Al final, sin ver nada
El calor era agobiante. Casi 33º centígrados o 90º fahrenheit, a los que no me acabo de acostumbrar (soy loro viejo). Morella y yo salimos a nuestra faena, arrancando el atardecer, soleado y húmedo. Limpiamos, recogimos inmundicias, pasamos trapo a los pisos. Estaba pendiente de mirar al cielo para ver al menos a Saturno y Marte, pero al salir del local el Sol brillaba, con esa luz de verano naranja en un cielo opaco. Seguimos al otro lugar, a erradicar las basuras primer mundistas. Los empleados tienen la rara conducta de respetar estrictamente la división de tareas, por ello, jamás asumen sus desperdicios y tal vez con el pensamiento de esto no es mi trabajo desparraman los restos del día en cualquier lugar y con cierto desdén. Los sanitarios y la cocina son, quizás, donde liberan más auténticamente su escaso apego al sentido común y donde también se evidencia la distorsión de años de abundancia y derroche: platos inmundos que para no ser lavados (es la única tarea que no hacemos nosotros) son arrojados a la basura, para luego comprar una nueva vajilla. Comida chatarra que inunda las mesas o los cestos de basura y el piso que las rodea. Los sanitarios, no les cuento, porque quedaría muy fea la bitácora.

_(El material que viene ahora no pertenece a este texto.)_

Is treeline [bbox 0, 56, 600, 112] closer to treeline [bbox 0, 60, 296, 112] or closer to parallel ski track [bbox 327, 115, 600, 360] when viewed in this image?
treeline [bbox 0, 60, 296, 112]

Terminamos. Les volvimos a transformar en escritorios amigables, cocina y baños dignificados y de vuelta a la calle. Llego la noche, a eso de las 9:00. Sólo se mostraba la Luna, creciente y solitaria. El cielo, sucio de luz citadina, dominó a las estrellas y ni rastros de la alineación. Me quedan las imágenes simuladas en el computador.